Насколько помнил Руслан, он был, в отличие от мальчика, неприятным, за счет крупного телосложения приземистым, с пролысинами и потертым пиджаком. Такие обычно не появлялись на духовной работе: скорее всего Поперечный старший сейчас поедет на очередной проект, сменит свой невзрачный пиджачок на специальную форму и будет укладывать кирпичи.
— Все документы, как я понимаю, еще у директора, так как я ничего еще не получал. Поэтому заранее предупреждаю, что могу побеспокоить вас в том случае, если чего-то будет не хватать, — Вихлянцев попытался миролюбиво улыбнуться, так сказать, сгладить углы, которые возникли даже до знакомства.

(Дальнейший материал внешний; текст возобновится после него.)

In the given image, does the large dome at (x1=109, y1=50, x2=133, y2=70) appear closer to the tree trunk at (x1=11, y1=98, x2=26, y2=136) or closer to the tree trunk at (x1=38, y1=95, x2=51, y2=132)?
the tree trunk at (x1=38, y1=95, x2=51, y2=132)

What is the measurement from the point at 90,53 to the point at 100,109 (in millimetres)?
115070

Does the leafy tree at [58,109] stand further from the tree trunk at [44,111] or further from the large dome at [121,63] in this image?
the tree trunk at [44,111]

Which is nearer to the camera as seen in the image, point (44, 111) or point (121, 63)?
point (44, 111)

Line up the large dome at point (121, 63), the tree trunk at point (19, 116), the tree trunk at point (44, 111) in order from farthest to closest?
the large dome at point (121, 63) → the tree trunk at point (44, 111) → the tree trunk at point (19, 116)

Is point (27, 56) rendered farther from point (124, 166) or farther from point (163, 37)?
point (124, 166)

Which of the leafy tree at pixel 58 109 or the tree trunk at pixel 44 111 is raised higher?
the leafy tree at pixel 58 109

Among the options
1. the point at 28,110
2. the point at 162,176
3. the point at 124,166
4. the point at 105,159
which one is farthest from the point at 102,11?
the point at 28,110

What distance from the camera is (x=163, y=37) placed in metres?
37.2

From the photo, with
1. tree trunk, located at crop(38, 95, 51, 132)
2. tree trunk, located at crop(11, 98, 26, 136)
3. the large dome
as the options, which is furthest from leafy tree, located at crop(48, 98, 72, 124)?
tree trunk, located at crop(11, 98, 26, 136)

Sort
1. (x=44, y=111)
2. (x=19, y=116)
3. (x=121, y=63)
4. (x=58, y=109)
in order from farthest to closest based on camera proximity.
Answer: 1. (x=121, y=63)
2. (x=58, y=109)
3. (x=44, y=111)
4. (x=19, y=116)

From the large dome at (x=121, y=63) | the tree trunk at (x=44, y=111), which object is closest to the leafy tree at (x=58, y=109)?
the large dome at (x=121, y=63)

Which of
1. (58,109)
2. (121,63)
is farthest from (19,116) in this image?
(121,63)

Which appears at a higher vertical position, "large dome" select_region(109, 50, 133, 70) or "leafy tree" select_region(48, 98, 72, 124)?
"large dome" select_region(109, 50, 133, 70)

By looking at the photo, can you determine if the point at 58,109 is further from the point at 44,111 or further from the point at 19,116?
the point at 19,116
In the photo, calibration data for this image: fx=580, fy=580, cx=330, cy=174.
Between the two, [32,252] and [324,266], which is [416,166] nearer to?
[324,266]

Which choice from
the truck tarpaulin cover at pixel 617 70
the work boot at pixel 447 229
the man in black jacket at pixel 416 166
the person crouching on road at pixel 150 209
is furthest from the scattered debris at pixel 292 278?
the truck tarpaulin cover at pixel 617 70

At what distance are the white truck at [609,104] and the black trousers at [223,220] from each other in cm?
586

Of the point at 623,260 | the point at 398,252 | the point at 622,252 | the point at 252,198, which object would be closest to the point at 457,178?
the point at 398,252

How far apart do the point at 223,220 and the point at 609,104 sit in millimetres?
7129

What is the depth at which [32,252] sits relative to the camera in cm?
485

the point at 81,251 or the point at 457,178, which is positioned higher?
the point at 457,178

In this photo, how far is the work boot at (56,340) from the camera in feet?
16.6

— В выходные даже не думайте звонить, я не намерен тратить единственные дни отдыха на бумажную волокиту, — «крепыш» поправил рукавчик, дернул за ручку сумки и гордо зашагал от кабинета.
Руслану только и оставалось молчаливо смотреть на спину мужчины.
Руслану только и оставалось понимать, что отец мальчика совершенно не заинтересован в образовании своего сына.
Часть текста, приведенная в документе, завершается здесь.